TRECHO DO DOCUMENTO:
O Milagre de Calanda é um dos mais incríveis e exaustivamente documentado na história da Igreja Católica. Reconhecido oficialmente em 1641 pela autoridade eclesiástica, ele se destaca por envolver a restituição de um membro amputado pela intercessão de Nossa Senhora do Pilar. As autoridades eclesiásticas da época e do inquérito de investigação instaurado qualificaram o milagre como "inaudito em todos os tempos".
Sua história está profundamente enraizada no ambiente social, geográfico e religioso da Espanha do século XVII, um período de fervorosa fé e devoção popular. Ocorreu na região da Baixa Aragão. Calanda, o vilarejo natal de Miguel Juan Pellicer, e Saragoça, são as cidades onde se desenvolve a história do milagre. A sociedade da época vivia a fé de forma fervorosa, e a peregrinação para santuários era um gesto de profunda confiança na providência divina. Dentro desse contexto, a devoção a Nossa Senhora do Pilar de Saragoça era de importância incalculável para a vida religiosa de toda a Espanha.
A tradição católica discorre que a Virgem Maria apareceu ao Apóstolo São Tiago, o Maior, no ano 40 d.C., para o confortar em sua pregação, deixando como testemunho a coluna de alabastro sobre a qual repousou os pés. Esta devoção, central para a fé de Miguel, foi o que o impulsionou a empreender uma jornada que para ele era uma peregrinação de esperança.
Miguel Juan Pellicer, nascido em Calanda em 1617 em uma família de lavradores, deixou a casa dos pais aos 19 anos para trabalhar na fazenda de um tio em Castellón. Foi lá, no final de julho de 1637, que sua vida mudou drasticamente. Ao cochilar enquanto guiava um carrinho puxado por mulas, caiu e uma das rodas passou sobre sua perna direita, esmagando a tíbia.

Entradas de dados armazenados
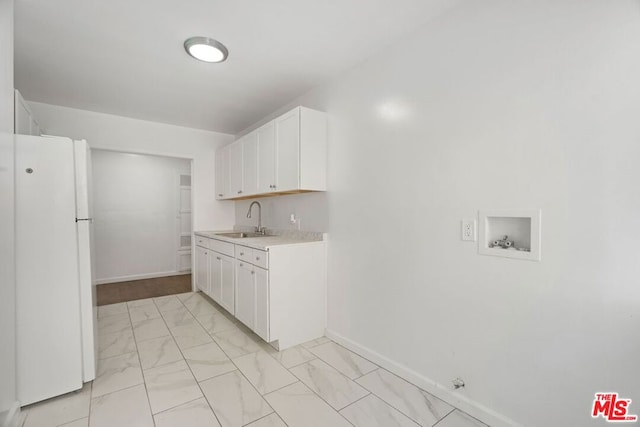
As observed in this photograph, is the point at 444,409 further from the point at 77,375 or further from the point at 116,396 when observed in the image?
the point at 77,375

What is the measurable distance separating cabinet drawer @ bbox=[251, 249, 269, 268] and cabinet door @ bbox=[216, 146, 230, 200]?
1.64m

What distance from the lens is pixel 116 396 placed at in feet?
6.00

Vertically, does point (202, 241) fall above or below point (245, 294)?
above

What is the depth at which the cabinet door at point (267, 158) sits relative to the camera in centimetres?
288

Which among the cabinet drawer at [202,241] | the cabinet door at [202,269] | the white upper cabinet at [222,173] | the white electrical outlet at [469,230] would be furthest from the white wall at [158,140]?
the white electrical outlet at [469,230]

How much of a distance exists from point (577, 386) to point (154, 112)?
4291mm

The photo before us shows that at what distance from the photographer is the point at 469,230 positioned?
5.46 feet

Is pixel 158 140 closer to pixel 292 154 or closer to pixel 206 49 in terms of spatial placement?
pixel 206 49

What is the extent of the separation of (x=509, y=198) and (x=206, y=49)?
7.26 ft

==

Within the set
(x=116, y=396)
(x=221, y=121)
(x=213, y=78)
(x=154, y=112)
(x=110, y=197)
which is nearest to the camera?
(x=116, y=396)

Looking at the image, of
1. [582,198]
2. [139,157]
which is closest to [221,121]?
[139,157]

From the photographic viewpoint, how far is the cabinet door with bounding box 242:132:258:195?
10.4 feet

TAREFAS SOLICITADAS:
**a.** Reescreva a parte do texto sobre o Milagre de Calanda que começa em "Miguel Juan Pellicer, nascido" e termina em "esmagando a tíbia.", trocando "Castellón" por "Valência".
**b.** Traduza para o inglês esta frase do texto sobre o Milagre de Calanda: "Foi lá, no final de julho de 1637, que sua vida mudou drasticamente."
**c.** Segundo o texto sobre o Milagre de Calanda, com que idade Miguel Juan Pellicer deixou a casa dos pais?

RESULTADOS ESPERADOS:
**a.**
Miguel Juan Pellicer, nascido em Calanda em 1617 em uma família de lavradores, deixou a casa dos pais aos 19 anos para trabalhar na fazenda de um tio em Valência. Foi lá, no final de julho de 1637, que sua vida mudou drasticamente. Ao cochilar enquanto guiava um carrinho puxado por mulas, caiu e uma das rodas passou sobre sua perna direita, esmagando a tíbia.

**b.** It was there, in late July 1637, that his life changed drastically.

**c.** Aos 19 anos.